FSCS savings protection
Before the FSCS was launched, consumers needed to carry out serious due diligence on their bank. After all, if the bank folded, the only group left holding the bag would be the depositors who placed their trust in the wrong institution.
But thanks to the FSCS, any FCA regulated bank that accepts deposits is effectively the same risk, whether they’re an old traditional bank, a brand new start-up, or even the subsidiary of a African bank. That risk is effectively zero risk, because the FSCS will reimburse you for any lost money in the event the bank becomes insolvent.
This means that consumers looking to save under the £85,000 limit should remove their filters and be prepared to bank with unusual brand names or foreign-sounding businesses if it means receiving a higher interest rate.
With risk at zero, a higher interest rate will always result in a higher risk-adjusted return, so it’s objectively the better investment.
Of course, this only applies if the bank truly is FCA regulated and covered by the FSCS so a minimum level of due diligence is still needed to ensure you’re not falling victim to a scam.
Employer pension contribution matching
All employers are required by law to match employee contributions into a workplace pension scheme up to 3% of pensionable pay.
This means that for every £1 you add into your pension pot, your employer will contribute a further £1. This is money that you would otherwise not receive, because un-used matching money cannot be paid out as part of the salary.
Employer matching effectively provides a 100% return on your pension investment on day one. This, in addition to the fact you can contribute gross salary to a pension scheme tax-free, makes this an incredibly profitable investment. On a risk-adjusted basis, it will exceeds the expected returns of any investment you could use your net pay for if you chose not to contribution to your pension.

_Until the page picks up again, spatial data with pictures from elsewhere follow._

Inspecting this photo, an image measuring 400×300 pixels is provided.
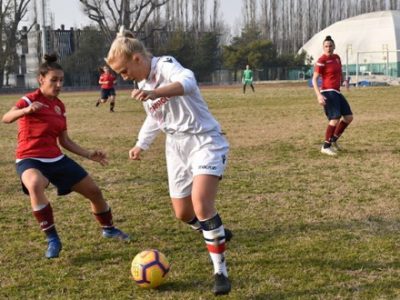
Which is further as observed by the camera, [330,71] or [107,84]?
[107,84]

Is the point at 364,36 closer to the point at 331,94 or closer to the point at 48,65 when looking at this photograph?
the point at 331,94

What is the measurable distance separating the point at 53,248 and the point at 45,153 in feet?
2.52

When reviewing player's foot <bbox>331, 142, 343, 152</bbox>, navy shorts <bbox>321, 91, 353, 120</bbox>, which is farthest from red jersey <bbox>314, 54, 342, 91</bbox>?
player's foot <bbox>331, 142, 343, 152</bbox>

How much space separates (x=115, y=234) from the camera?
197 inches

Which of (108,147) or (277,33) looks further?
(277,33)

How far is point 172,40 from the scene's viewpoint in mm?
61500

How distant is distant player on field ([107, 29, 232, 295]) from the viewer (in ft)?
12.3

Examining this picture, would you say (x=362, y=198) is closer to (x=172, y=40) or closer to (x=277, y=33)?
(x=172, y=40)

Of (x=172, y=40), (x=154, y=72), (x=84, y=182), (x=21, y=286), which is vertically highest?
(x=172, y=40)

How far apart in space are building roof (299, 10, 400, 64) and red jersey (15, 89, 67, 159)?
5825 centimetres

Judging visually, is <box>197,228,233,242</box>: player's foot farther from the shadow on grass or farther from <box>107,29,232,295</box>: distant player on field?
<box>107,29,232,295</box>: distant player on field

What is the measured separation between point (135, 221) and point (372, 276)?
2471mm

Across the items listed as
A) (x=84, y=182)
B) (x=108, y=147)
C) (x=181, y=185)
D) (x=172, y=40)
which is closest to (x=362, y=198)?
(x=181, y=185)

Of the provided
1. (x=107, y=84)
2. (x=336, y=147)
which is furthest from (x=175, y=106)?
(x=107, y=84)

How to manage the stress of risk
While we have already made clear that you should always invest within your comfort zone, here are some tips on how to expand the size of that comfort zone.
- Invest for the long term and never deviate from that long term strategy
- Invest on autopilot to remove decision-making from the process as much as possible
- Focus on the income generated by a portfolio rather than its capital value to keep track of the underlying growth in your investments even during turbulent periods
Our investing psychology series of articles dig much deeper into these tips and explain why each can be so powerful in conquering fears we sometimes have about investing.
I hope you’ve enjoyed this comprehensive guide to investment risk.